(Records from a dataset)
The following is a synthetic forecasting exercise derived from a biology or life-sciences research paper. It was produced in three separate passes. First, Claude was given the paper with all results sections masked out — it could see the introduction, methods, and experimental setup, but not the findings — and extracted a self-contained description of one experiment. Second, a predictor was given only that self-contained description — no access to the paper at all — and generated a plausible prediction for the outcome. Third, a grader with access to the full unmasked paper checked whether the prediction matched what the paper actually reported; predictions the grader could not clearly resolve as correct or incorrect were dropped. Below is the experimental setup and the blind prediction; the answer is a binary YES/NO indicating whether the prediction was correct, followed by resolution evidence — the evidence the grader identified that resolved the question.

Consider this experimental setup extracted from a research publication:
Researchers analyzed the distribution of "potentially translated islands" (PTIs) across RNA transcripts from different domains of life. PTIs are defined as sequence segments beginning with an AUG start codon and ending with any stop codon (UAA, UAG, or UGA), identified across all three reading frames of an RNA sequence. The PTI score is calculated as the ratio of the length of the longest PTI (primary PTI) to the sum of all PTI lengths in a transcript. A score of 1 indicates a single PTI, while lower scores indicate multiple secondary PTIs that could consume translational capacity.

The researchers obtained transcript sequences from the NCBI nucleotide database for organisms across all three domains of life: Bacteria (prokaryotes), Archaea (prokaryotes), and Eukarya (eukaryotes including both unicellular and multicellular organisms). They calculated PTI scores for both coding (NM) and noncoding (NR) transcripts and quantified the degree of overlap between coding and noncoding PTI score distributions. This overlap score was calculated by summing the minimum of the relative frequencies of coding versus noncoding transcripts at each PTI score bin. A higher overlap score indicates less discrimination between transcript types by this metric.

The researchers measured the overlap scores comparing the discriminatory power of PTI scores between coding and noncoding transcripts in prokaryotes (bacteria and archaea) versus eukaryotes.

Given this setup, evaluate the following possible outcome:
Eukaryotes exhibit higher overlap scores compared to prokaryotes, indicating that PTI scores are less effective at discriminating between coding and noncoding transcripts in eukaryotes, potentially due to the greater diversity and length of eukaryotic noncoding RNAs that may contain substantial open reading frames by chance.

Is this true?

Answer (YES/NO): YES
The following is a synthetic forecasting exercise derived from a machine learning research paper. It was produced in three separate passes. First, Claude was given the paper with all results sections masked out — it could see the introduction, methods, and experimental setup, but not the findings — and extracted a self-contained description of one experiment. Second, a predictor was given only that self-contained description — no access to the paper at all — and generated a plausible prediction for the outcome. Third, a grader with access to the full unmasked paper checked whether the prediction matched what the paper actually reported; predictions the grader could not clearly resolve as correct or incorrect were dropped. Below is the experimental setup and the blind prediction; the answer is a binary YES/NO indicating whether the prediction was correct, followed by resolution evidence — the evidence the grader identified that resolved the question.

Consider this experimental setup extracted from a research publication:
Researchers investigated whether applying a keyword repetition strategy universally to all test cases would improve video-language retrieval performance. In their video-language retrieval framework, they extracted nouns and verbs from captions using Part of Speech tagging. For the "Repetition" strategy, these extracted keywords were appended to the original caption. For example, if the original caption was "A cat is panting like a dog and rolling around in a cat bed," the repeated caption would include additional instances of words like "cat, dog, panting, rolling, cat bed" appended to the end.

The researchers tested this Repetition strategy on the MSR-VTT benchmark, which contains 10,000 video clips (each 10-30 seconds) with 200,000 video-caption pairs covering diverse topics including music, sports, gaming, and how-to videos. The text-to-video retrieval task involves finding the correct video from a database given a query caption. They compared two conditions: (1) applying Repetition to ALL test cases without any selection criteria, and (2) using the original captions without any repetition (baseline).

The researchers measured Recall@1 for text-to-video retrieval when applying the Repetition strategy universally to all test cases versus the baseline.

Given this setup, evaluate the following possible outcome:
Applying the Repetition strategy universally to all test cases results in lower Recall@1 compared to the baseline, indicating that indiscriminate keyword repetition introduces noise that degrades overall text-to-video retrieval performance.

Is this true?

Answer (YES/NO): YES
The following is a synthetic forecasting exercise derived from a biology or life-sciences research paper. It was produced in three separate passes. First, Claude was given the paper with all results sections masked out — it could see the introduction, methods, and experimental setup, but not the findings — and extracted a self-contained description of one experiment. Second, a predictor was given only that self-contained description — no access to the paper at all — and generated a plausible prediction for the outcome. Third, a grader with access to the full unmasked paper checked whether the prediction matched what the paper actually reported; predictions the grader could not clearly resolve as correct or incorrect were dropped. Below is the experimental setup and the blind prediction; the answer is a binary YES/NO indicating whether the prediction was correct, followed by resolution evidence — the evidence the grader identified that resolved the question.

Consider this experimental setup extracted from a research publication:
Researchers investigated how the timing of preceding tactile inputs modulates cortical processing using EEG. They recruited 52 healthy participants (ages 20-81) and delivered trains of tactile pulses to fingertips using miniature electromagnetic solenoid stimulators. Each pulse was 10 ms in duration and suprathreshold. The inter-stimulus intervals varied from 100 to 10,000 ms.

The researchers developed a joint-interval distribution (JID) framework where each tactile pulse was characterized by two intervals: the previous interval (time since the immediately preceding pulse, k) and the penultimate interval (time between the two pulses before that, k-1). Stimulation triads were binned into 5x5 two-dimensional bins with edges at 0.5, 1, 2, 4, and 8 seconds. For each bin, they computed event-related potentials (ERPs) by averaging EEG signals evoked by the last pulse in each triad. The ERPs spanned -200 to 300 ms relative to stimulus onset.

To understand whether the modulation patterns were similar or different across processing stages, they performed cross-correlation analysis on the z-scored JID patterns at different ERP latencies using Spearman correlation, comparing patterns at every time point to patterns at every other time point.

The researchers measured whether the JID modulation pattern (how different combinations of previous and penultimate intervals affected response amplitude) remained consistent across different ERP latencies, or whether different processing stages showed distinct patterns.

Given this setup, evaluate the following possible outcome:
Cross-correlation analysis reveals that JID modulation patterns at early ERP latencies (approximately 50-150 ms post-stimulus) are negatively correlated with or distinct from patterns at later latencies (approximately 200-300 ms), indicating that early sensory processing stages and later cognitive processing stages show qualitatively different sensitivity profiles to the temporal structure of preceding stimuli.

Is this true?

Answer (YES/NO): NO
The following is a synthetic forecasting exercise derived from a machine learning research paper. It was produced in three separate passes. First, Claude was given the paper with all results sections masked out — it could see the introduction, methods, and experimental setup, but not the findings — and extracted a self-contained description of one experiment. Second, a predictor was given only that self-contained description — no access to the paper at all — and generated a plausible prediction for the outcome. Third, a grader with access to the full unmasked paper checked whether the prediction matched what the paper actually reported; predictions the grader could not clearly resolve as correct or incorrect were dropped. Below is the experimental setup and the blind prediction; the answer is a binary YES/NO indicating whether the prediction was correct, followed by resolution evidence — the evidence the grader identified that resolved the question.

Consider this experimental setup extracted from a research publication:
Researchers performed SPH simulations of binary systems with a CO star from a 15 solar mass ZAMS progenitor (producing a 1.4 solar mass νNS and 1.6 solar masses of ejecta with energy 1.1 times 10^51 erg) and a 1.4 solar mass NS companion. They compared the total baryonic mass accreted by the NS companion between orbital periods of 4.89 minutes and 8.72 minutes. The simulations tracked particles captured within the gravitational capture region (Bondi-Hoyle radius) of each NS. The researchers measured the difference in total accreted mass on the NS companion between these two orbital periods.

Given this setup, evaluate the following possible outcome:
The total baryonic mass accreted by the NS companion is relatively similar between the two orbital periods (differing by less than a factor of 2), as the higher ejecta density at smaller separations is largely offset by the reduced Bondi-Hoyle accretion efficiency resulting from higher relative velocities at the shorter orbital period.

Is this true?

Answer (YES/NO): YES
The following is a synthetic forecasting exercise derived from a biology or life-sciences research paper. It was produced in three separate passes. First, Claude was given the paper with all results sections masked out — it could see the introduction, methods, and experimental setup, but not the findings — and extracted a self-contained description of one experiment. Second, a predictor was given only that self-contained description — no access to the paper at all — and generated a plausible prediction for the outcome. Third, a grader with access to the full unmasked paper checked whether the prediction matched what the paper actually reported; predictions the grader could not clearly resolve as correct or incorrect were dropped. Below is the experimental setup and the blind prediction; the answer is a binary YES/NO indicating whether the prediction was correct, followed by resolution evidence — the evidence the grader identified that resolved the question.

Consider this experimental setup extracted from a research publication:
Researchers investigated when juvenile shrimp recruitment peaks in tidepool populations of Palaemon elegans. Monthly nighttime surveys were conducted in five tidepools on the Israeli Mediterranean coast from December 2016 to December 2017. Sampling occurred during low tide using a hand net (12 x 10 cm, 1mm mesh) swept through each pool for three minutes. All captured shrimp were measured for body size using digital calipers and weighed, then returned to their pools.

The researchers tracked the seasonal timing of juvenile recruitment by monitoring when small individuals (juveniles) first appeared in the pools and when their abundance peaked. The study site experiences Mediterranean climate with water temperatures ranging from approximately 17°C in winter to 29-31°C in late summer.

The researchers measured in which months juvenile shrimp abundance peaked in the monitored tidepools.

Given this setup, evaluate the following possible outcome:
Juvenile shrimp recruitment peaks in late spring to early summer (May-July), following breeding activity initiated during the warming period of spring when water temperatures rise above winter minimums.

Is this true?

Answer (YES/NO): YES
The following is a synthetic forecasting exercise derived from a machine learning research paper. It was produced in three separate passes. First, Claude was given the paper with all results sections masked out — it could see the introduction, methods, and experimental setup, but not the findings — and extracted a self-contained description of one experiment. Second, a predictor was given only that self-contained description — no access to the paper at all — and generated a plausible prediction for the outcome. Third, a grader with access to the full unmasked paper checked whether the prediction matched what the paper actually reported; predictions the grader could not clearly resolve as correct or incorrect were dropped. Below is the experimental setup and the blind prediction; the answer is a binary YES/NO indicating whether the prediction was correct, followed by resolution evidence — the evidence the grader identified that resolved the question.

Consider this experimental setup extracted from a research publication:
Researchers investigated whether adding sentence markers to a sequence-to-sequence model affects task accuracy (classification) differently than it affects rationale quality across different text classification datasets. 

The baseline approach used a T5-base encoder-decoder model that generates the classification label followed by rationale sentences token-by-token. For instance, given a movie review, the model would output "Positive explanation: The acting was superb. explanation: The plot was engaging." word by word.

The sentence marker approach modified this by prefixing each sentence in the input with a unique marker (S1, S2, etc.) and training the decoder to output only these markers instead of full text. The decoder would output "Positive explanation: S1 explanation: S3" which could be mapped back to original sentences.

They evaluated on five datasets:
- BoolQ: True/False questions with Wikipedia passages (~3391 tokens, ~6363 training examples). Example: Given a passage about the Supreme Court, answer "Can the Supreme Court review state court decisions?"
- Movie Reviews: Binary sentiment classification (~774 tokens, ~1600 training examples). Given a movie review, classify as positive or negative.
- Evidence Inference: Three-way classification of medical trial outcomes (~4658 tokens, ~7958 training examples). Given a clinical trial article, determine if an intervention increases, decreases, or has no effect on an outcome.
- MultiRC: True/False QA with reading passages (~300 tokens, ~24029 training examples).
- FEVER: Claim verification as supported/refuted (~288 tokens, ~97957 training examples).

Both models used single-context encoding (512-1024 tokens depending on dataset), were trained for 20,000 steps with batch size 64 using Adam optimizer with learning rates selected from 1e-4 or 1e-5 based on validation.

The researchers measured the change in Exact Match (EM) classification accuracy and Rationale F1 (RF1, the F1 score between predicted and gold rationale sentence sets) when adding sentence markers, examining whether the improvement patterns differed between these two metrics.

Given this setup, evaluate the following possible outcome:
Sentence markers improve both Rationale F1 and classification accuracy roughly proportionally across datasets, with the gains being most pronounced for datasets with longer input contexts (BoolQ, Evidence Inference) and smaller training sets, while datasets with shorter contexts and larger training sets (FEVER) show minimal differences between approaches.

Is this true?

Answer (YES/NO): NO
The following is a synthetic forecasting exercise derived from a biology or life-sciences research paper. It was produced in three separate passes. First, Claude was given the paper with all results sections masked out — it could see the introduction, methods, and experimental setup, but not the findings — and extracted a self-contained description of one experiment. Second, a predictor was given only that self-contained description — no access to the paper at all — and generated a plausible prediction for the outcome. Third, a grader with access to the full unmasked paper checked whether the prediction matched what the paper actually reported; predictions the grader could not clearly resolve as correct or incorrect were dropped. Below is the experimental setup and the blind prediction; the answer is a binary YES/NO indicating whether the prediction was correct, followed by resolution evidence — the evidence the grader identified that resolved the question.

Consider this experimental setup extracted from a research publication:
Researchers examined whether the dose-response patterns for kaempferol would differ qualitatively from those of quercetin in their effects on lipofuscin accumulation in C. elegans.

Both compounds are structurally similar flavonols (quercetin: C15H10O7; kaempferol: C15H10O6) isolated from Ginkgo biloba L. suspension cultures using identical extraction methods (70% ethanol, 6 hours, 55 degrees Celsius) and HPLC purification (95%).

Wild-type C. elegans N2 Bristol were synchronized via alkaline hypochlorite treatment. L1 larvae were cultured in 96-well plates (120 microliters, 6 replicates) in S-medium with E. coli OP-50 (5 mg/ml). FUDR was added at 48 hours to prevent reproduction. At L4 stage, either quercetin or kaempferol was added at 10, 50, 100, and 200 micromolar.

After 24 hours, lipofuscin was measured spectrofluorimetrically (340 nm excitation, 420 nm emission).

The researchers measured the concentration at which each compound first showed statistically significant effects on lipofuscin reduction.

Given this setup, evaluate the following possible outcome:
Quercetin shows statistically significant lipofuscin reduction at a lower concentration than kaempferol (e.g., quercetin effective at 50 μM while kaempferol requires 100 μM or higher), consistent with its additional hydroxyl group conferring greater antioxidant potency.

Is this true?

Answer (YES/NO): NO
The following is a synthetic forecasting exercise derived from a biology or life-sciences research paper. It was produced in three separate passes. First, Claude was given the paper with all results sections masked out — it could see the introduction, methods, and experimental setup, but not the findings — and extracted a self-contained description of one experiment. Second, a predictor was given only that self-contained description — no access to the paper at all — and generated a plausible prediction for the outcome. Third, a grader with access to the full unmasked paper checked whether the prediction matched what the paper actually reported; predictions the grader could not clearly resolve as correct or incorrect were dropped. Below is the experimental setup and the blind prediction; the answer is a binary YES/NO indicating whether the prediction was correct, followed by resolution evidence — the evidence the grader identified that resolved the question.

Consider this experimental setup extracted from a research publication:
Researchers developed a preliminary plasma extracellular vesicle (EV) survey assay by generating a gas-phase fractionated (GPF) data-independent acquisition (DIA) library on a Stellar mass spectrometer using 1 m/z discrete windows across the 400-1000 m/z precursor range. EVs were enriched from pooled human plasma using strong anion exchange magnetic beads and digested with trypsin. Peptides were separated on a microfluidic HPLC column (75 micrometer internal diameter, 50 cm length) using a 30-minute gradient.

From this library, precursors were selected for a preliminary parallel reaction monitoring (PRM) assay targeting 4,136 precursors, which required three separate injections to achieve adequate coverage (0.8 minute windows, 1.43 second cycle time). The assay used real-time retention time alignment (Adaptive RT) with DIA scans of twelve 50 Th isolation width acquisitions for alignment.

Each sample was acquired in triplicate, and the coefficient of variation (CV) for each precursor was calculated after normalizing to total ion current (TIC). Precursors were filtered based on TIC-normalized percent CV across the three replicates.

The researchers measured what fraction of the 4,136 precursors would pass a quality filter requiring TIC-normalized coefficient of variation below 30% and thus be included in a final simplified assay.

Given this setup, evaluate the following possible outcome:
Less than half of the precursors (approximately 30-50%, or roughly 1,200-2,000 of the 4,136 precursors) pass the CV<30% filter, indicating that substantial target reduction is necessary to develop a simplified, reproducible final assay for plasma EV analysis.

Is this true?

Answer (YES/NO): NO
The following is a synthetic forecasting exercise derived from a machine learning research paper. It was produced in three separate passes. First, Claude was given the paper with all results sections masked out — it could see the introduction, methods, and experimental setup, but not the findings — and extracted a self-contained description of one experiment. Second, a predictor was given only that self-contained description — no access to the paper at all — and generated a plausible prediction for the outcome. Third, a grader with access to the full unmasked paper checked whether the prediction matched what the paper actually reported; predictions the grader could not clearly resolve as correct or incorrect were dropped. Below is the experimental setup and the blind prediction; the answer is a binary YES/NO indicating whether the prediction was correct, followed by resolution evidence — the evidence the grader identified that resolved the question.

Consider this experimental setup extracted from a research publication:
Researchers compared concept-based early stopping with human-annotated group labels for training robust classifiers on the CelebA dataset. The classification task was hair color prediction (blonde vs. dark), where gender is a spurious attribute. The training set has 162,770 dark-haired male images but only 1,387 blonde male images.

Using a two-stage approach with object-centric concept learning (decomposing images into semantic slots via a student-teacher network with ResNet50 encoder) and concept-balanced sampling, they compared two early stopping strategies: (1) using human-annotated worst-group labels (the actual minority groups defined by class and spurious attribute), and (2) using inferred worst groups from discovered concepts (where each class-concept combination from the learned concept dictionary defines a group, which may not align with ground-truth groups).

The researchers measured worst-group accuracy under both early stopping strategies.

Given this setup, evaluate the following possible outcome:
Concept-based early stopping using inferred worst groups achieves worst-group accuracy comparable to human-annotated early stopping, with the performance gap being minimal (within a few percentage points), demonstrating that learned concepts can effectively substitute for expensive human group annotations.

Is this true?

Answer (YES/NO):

What the task asks. With the string "passages" as the key, filter the data above and show the lines that match.

Task output.
- BoolQ: True/False questions with Wikipedia passages (~3391 tokens, ~6363 training examples). Example: Given a passage about the Supreme Court, answer "Can the Supreme Court review state court decisions?"
- MultiRC: True/False QA with reading passages (~300 tokens, ~24029 training examples).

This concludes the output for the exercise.